November 17, 1939
graphite pencil on unlined paper
9 1/2 x 11 3/8 inches
Burchfield Penney Art Center courtesy of the Charles E. Burchfield Foundation, 2000
decided to visit the pitcher-plant bog. I parked the car on the Genesee road, and cut across fields.; It was delightful in the woods north of the bog. I was attracted at once by the numerous moths (small, gray moths about ¾ inches in diameter) – that were fluttering among the trees. They seemed to prefer the bases of the trees, and the trunk for about six or eight feet upward. (was it some special attraction the trees trunk had? or was it warmth). Their fluttering was constant, a nervous twinkling of light reminiscent of heart lightening.

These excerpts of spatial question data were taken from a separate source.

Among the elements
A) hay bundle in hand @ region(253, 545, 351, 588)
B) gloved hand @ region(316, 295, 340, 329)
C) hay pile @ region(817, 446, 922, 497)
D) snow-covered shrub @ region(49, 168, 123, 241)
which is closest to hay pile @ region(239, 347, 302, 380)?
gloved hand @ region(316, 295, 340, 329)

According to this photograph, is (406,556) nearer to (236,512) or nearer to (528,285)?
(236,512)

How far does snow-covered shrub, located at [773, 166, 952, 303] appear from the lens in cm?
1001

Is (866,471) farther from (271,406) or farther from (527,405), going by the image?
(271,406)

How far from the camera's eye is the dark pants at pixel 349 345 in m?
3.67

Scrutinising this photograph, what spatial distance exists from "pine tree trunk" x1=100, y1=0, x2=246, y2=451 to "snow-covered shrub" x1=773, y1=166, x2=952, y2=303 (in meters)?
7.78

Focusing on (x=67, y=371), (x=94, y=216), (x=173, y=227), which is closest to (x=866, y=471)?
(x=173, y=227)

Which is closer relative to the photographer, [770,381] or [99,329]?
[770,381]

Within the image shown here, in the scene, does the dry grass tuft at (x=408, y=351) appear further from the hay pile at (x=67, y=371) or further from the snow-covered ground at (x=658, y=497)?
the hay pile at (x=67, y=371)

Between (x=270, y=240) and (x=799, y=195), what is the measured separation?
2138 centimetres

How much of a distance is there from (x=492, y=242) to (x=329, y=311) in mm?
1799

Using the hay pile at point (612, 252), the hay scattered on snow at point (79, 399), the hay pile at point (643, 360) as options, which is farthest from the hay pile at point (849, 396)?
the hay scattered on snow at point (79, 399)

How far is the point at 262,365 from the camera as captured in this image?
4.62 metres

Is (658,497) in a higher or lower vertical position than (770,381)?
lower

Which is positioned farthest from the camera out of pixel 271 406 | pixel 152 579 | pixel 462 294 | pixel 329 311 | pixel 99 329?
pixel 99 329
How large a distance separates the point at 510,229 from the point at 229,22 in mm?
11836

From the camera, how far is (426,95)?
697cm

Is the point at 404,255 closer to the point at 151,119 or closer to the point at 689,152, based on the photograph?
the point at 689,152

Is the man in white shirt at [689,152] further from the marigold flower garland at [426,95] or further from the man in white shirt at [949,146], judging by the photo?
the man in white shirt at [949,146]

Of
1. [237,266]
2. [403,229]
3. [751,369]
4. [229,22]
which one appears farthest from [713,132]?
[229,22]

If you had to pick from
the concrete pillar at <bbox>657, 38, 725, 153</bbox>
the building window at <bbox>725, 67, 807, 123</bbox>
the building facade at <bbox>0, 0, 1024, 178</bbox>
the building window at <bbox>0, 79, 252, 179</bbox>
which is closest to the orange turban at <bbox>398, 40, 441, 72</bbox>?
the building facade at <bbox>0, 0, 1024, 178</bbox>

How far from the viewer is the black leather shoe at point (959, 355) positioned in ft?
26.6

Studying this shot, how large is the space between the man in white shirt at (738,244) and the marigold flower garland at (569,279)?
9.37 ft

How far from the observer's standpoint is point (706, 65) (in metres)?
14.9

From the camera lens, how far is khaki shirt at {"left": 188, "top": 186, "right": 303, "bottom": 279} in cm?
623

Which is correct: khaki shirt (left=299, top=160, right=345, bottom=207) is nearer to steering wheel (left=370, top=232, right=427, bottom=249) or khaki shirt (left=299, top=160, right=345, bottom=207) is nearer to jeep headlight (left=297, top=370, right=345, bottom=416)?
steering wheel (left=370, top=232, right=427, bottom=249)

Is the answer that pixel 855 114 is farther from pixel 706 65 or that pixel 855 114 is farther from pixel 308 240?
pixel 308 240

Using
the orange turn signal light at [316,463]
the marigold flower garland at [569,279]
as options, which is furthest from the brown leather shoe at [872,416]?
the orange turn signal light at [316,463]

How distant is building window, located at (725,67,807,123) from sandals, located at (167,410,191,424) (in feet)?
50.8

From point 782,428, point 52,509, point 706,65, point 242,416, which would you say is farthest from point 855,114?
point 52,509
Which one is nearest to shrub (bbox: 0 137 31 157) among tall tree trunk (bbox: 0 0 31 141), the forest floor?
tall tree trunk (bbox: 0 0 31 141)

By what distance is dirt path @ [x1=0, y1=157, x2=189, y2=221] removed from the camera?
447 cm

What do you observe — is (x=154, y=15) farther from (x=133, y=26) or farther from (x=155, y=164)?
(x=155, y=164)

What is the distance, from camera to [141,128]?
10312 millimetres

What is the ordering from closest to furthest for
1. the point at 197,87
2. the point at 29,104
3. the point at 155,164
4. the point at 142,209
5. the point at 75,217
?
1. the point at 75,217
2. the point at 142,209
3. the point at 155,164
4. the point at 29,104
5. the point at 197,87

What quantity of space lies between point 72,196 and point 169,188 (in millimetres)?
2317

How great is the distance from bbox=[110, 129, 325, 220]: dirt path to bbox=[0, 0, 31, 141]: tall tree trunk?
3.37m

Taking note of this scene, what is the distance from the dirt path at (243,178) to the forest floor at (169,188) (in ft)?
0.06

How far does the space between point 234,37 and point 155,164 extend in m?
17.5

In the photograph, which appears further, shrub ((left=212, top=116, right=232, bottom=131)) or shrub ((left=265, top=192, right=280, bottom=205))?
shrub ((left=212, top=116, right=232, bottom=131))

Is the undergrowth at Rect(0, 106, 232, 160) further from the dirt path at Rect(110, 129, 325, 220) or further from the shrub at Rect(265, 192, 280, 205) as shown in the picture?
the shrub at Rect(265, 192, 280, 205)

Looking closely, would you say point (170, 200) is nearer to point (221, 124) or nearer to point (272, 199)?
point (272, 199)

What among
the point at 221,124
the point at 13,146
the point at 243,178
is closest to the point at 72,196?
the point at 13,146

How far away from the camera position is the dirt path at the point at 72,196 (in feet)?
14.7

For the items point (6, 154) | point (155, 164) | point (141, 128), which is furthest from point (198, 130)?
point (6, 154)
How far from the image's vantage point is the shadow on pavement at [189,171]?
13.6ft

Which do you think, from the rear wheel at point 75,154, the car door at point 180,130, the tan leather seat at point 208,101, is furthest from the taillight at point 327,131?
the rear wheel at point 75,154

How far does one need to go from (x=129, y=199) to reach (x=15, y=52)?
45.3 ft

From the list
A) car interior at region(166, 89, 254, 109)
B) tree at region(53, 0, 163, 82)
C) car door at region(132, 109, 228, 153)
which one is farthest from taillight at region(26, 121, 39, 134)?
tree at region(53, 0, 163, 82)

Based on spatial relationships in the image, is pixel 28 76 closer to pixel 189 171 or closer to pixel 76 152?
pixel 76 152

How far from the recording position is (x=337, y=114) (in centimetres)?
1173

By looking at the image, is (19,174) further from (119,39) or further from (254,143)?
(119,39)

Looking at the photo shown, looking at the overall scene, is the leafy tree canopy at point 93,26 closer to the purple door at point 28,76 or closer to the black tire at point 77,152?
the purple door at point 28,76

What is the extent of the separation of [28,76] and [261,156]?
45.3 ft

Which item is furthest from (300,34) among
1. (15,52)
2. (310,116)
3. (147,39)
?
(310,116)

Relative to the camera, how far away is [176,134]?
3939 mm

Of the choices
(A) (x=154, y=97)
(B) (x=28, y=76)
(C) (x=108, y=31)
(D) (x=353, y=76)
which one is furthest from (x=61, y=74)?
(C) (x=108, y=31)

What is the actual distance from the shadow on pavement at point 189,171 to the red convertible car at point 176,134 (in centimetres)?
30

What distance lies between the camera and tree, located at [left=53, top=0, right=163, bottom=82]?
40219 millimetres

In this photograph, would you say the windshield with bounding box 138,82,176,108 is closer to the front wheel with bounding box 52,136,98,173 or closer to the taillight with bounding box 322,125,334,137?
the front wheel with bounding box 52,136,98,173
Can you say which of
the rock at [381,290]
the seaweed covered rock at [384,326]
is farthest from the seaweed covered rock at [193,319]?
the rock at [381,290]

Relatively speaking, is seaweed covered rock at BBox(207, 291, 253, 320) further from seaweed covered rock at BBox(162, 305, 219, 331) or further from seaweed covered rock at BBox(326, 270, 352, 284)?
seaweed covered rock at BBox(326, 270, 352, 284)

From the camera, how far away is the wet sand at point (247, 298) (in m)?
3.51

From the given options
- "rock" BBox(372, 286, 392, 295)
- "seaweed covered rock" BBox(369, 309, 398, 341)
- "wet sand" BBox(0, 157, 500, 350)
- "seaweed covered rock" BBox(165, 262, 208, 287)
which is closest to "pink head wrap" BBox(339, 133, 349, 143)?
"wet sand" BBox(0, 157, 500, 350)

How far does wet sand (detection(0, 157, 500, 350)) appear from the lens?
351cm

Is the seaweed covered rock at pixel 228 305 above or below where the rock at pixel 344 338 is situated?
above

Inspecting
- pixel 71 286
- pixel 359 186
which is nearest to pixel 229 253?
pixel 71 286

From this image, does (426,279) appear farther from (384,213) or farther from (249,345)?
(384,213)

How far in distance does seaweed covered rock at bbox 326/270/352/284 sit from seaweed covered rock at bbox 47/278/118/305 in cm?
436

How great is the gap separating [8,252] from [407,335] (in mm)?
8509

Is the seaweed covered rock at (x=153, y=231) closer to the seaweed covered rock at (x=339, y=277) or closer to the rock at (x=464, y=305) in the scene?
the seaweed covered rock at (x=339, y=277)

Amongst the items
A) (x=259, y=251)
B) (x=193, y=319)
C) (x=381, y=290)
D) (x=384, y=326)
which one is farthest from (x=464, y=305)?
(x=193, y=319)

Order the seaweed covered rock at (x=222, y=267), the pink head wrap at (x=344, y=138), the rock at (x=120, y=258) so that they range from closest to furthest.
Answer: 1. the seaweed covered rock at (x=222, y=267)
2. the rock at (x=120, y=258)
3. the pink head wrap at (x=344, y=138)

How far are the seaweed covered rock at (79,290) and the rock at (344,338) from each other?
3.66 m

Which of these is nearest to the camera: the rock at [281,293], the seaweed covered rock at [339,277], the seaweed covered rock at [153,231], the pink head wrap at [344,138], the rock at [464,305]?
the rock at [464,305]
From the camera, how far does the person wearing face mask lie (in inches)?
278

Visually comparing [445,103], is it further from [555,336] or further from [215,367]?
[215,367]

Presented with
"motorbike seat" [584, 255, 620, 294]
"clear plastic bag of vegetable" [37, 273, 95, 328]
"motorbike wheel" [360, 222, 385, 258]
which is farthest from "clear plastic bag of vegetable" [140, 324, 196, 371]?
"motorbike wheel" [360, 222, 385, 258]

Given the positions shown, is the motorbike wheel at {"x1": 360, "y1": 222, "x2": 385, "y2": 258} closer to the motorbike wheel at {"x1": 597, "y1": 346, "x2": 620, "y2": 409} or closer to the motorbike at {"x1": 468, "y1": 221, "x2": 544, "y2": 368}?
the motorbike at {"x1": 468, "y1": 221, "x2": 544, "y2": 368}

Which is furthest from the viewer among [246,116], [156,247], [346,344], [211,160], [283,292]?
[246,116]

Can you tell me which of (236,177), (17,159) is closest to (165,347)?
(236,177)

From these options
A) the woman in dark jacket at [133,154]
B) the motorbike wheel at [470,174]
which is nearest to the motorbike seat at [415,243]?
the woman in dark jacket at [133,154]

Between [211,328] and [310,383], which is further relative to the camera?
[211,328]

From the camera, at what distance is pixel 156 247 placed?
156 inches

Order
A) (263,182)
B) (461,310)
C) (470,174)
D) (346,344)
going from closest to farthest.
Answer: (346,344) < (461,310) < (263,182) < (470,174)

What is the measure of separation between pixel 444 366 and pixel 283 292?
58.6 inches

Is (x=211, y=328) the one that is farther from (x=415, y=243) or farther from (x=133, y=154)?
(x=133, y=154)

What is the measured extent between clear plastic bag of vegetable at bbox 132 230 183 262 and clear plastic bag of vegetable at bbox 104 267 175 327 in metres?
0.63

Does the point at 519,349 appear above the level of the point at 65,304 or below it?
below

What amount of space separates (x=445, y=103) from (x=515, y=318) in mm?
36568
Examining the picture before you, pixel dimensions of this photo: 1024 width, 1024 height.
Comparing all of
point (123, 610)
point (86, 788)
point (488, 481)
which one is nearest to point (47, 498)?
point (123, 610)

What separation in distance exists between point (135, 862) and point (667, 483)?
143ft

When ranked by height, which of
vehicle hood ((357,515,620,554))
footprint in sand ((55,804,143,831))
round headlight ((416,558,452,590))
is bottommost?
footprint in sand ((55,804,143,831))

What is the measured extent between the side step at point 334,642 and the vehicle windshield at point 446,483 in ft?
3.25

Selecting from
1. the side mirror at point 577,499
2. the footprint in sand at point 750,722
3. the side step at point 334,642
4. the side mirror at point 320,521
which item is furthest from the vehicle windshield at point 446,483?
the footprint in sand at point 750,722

How quiet the woods – that almost tomb-like stillness of late autumn, broken occasional by the nuthatch call of a nuthatch. The level sunshine streamed thru the trees, filling the air with a spider-web glow of light – ; The bog is like an enchanted place. The very moss one walks on has an eerie quality – Soft and spongey, and seeming to be too fragile to hold one up, it nevertheless does. By stamping I could make the “ground” shake in all directions for almost 15 or 20 feet. On the south edge, in the shade of some pine trees, I found the remnants of an early snow-fall.; Going back to the car (with the sun at my back just “kissing” the distant blue horizon) I felt at peace with god and man. I seemed like the prodigal son.; ; ; ; ______________________; On the 15th Norman More out to seek my advice “as to dealers” – what he really wanted, but had the grace not to ask, was a letter of introduction I suspect, to some dealer.